CHP aims for ‘fatality-free’ Fourth

Siskiyou Daily News report

California Highway Patrol Commissioner Mike Brown issued a challenge to the state’s motorists this Independence Day holiday.

The challenge is to go one day with no traffic fatalities throughout the state.

According to the release, since record keeping began in 1968, there have been only three days when death took a holiday from California roadways.

The most recent fatality-free day was Sept. 12, 2000. The other two were May 1, 1991, and March 11, 1968.

“We’ve never had a major holiday that didn’t include a traffic fatality in California. We’re hoping to make this a first,” said Lt. Jerry Flavin, commander of the CHP Mount Shasta Area Office.

Locally, the Mount Shasta CHP Area Office has picked up the challenge by assigning extra officers to patrol area roadways during the Maximum Enforcement Period (MEP) from 6 p.m. July 3 through midnight July 4. The last comparable Independence Day MEP was 2001, when eight people were killed statewide. Last year, during the July 4 holiday period, the Mount Shasta CHP Area experienced its normal increase in traffic volume due to the annual events in the area. With this increased traffic volume came four traffic collisions, three of which caused injuries, and there were two traffic-related arrests, the release stated.

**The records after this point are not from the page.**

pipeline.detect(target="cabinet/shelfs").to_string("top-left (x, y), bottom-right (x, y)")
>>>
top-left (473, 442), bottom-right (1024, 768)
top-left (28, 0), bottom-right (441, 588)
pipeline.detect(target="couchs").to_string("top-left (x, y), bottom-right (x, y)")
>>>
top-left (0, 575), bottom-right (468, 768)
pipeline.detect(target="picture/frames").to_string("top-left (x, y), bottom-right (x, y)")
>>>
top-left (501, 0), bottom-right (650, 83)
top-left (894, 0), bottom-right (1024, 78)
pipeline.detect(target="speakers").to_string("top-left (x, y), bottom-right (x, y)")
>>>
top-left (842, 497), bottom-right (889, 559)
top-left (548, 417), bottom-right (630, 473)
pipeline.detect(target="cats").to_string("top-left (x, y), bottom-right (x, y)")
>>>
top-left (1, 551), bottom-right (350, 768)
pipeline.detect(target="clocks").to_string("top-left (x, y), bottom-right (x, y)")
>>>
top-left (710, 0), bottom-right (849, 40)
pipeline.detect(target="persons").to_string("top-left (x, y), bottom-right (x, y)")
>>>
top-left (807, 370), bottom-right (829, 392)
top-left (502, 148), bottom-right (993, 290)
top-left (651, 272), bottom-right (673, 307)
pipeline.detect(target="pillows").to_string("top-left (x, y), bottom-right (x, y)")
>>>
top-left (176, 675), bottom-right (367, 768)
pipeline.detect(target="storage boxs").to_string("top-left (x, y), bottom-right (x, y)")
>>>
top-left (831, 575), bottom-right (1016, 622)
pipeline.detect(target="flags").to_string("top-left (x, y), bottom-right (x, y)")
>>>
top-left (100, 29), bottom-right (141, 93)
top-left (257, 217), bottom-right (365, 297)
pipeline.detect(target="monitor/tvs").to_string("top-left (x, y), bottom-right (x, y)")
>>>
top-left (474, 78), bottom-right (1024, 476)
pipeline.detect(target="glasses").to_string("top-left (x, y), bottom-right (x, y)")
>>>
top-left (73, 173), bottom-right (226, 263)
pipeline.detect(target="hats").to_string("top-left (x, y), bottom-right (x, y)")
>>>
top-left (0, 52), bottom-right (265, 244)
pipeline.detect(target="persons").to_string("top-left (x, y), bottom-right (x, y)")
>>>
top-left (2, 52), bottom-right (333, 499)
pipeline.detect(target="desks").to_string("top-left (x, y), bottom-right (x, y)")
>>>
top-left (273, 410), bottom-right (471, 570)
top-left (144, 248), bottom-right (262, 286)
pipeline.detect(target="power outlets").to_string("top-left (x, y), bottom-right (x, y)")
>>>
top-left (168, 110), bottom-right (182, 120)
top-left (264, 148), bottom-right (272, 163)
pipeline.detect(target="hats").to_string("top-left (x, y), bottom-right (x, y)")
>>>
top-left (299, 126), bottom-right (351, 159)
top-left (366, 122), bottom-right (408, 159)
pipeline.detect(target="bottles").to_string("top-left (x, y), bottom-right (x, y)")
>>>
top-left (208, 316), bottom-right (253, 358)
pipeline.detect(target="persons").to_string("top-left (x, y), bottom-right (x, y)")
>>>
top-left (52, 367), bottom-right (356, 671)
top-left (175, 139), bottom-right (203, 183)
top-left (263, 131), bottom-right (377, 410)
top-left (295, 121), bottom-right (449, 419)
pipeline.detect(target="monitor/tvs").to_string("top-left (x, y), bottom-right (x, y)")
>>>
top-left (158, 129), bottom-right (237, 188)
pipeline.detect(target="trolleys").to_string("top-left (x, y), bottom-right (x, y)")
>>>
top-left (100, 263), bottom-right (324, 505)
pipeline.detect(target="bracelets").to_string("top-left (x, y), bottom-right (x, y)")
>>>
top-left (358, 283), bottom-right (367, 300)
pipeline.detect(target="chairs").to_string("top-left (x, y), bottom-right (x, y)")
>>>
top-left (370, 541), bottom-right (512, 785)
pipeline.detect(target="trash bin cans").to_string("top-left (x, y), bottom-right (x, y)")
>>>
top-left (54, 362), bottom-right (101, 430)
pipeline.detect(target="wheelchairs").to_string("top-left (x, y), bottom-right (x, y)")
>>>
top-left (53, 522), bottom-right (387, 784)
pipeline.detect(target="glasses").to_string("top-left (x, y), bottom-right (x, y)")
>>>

“We are calling upon all our officers to be extra vigilant this Fourth of July in looking for unsafe drivers,” Flavin said. “We want to see everyone have a great time and travel safely to and from all of the great events that are planned. We at the Mount Shasta CHP are happy to lend our support to the foot race/walk, the parade, fireworks display and all of the other activities. We will be deploying extra officers at these events to watch for those motorists that may be a danger to themselves and those out to enjoy the activities. Be sure to buckle up yourself and everyone in your vehicle, reduce your speed and remain alert to your surroundings, and do not drink and drive. If you are drinking, be sure to utilize a designated driver.”

Motorists are also asked to report suspected drunken drivers by calling 911 with a description of the vehicle and its location.

“Drive as though your life depends upon it. It does,” Flavin said.